As described in "Background" below, there have been at least 2 patch
sets to support "partial clones" and on-demand blob fetches, where the
server part that supports on-demand blob fetches was treated at least in
outline. Here is a proposal treating that server part in detail.
== Background
The desire for Git to support (i) missing blobs and (ii) fetching them
as needed from a remote repository has surfaced on the mailing list a
few times, most recently in the form of RFC patch sets [1] [2].
A local repository that supports (i) will be created by a "partial
clone", that is, a clone with some special parameters (exact parameters
are still being discussed) that does not download all blobs normally
downloaded.
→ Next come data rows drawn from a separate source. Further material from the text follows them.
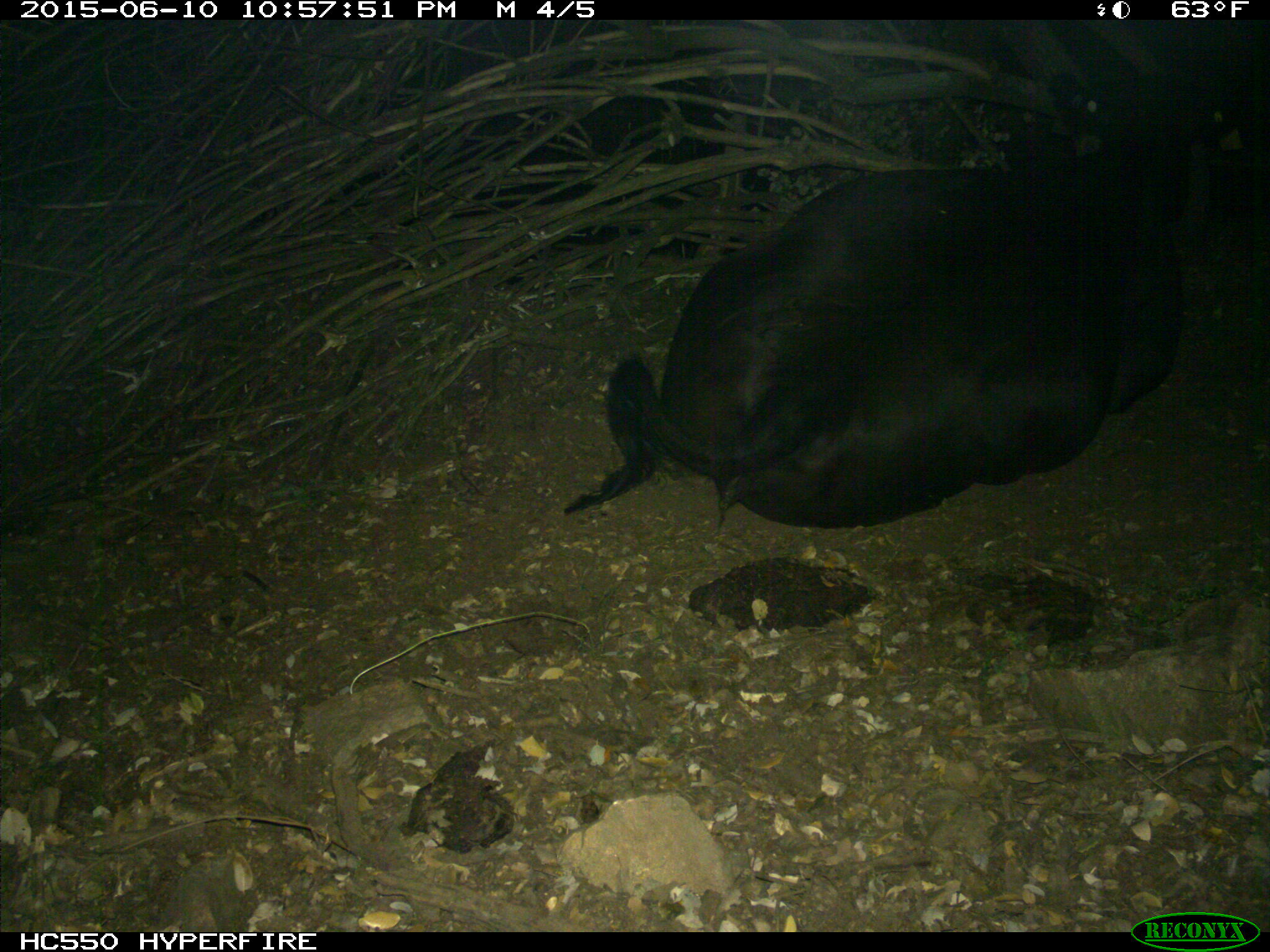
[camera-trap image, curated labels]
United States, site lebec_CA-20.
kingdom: Animalia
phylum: Chordata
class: Mammalia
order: Artiodactyla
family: Bovidae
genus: Bos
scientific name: Bos taurus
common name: domestic cow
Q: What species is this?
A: Bos taurus (domestic cow).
Such a repository should support (ii), which is what this
proposal describes.
== Design
A new endpoint "server" is created. The client will send a message in
the following format:
----
fbp-request = PKT-LINE("fetch-blob-pack")
1*want
flush-pkt
want = PKT-LINE("want" SP obj-id)
----
The client may send one or more SHA-1s for which it wants blobs, then a
flush-pkt.
The server will then reply:
----
server-reply = flush-pkt | PKT-LINE("ERR" SP message)
----
If there was no error, the server will then send them in a packfile,
formatted like described in "Packfile Data" in pack-protocol.txt with
"side-band-64k" enabled.
Any server that supports "partial clone" will also support this, and the
client will automatically assume this. (How a client discovers "partial
clone" is not covered by this proposal.)
The server will perform reachability checks on requested blobs through
the equivalent of "git rev-list --use-bitmap-index" (like "git
upload-pack" when using the allowreachablesha1inwant option), unless
configured to suppress reachability checks through a config option. The
server administrator is highly recommended to regularly regenerate the
bitmap (or suppress reachability checks).
=== Endpoint support for forward compatibility
This "server" endpoint requires that the first line be understood, but
will ignore any other lines starting with words that it does not
understand. This allows new "commands" to be added (distinguished by
their first lines) and existing commands to be "upgraded" with backwards
compatibility.
=== Related improvements possible with new endpoint
Previous protocol upgrade suggestions have had to face the difficulty of
allowing updated clients to discover the server support while not
slowing down (for example, through extra network round-trips) any
client, whether non-updated or updated. The introduction of "partial
clone" allows clients to rely on the guarantee that any server that
supports "partial clone" supports "fetch-blob-pack", and we can extend
the guarantee to other protocol upgrades that such repos would want.
One such upgrade is "ref-in-want" [3]. The full details can be obtained
from that email thread, but to summarize, the patch set eliminates the
need for the initial ref advertisement and allows communication in ref
name globs, making it much easier for multiple load-balanced servers to
serve large repos to clients - this is something that would greatly
benefit the Android project, for example, and possibly many others.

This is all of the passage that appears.